[ÉNONCÉ]: Mettez en anglais cette phrase de l'extrait sur la journée Dom Pérignon à Hautvillers : « Avant de partager le vin, on partage le pain. »

Célébration de la passation de pouvoir à Dom Pérignon à Hautvillers et au Plazajeudi, 14 juin 2018

Richard Geoffroy le maître de cave de Dom Pérignon m’avait appelé pour m’annoncer son prochain départ de son poste, pour aller explorer des voies nouvelles dans le monde des boissons. Il m’annonça une journée à Hautvillers puis à Paris pour célébrer la transmission de fonction avec Vincent Chaperon que je connais depuis des années car il a accompagné longtemps la démarche de Richard.

Le jour venu, Richard Geoffroy accueille un groupe d’une centaine de personnes à la cave Thomas, située en léger contrebas de l’abbaye d’Hautvillers et offrant une vue infinie sur les vignes de champagne. En ce milieu du mois de juin après des pluies diluviennes à répétition, des armées de vignerons s’affairent dans les vignes. En descendant vers la cave Thomas, le lieu où toute l’histoire de la Champagne a commencé, superbe crayère qu’a utilisée Pierre Pérignon pour créer le champagne, on nous donne à picorer des morceaux d’un pain de campagne convivial dont on trempe la mie dans de l’huile d’olive. Avant de partager le vin, on partage le pain.

Richard fait un discours de bienvenue joyeux devant la cave Thomas, présente son successeur mais aussi son prédécesseur Dominique Foulon, pour marquer la continuité de l’histoire et nous nous répartissons tous dans les rangées de vignes où ont été disposés de petits chevalets tous les deux ou trois mètres sur lesquels reposent des verres. C’est dans le vignoble autour de l’Abbaye que se fait la dégustation du nouveau millésime présenté pour la première fois ce jour, le Champagne Dom Pérignon 2008.

Un air frais délicat lèche les feuilles de vignes aussi goûter ce champagne dans ces conditions nous pousse à l’aimer. Pour beaucoup, le 2008 se signale par son énergie. Pour moi, dans ce cadre bucolique et romantique, ce sont les fruits blancs et les fleurs blanches qui m’émeuvent. A cet instant de sa vie ce champagne se présente comme un très grand Dom Pérignon, dans la ligne historique des grands Dom Pérignon. Il est promis à un bel avenir. Il est frais, énergique tout en étant romantique, vineux et vif mais aussi charmeur. Il a toutes les qualités.

Nous remontons les pentes harmonieuses des chemins des vignes pour suivre un parcours gastronomique en trois étapes différentes, afin de vérifier les qualités gastronomiques du 2008. L’imagination du chef du lieu est infinie et les saveurs complexes sont excellentes. Jambons, foies gras, champignons, poissons, légumes, toutes saveurs travaillées de mille façons nous sont proposées et le 2008 est agréable à boire sur ces délices, mais le temps est aussi aux discussions car le monde des amis de Richard est un petit groupe de gens qui comptent dans le monde du vin dont on connaît forcément certains que l’on est heureux de retrouver ici et d’autres que l’on découvre.

[DONNÉES BRUTES]:

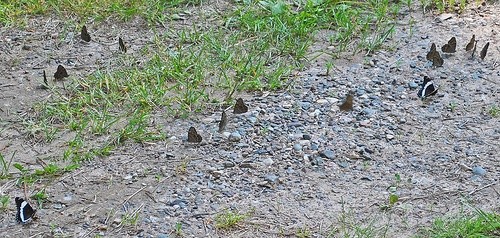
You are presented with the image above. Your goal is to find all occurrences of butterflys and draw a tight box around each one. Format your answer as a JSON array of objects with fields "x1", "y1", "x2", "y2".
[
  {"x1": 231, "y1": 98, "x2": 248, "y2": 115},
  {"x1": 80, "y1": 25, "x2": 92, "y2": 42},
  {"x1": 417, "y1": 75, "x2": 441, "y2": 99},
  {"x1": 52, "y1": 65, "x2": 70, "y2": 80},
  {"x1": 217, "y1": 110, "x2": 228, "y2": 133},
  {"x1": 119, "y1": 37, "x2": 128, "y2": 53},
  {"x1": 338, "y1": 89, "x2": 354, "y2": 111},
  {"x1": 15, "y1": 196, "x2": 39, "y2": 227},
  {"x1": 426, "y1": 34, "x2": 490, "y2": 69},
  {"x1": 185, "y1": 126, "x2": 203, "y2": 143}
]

==

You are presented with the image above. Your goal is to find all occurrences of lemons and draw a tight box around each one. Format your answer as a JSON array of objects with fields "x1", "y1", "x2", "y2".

[RÉSULTAT FINAL]: Before sharing the wine, we share the bread.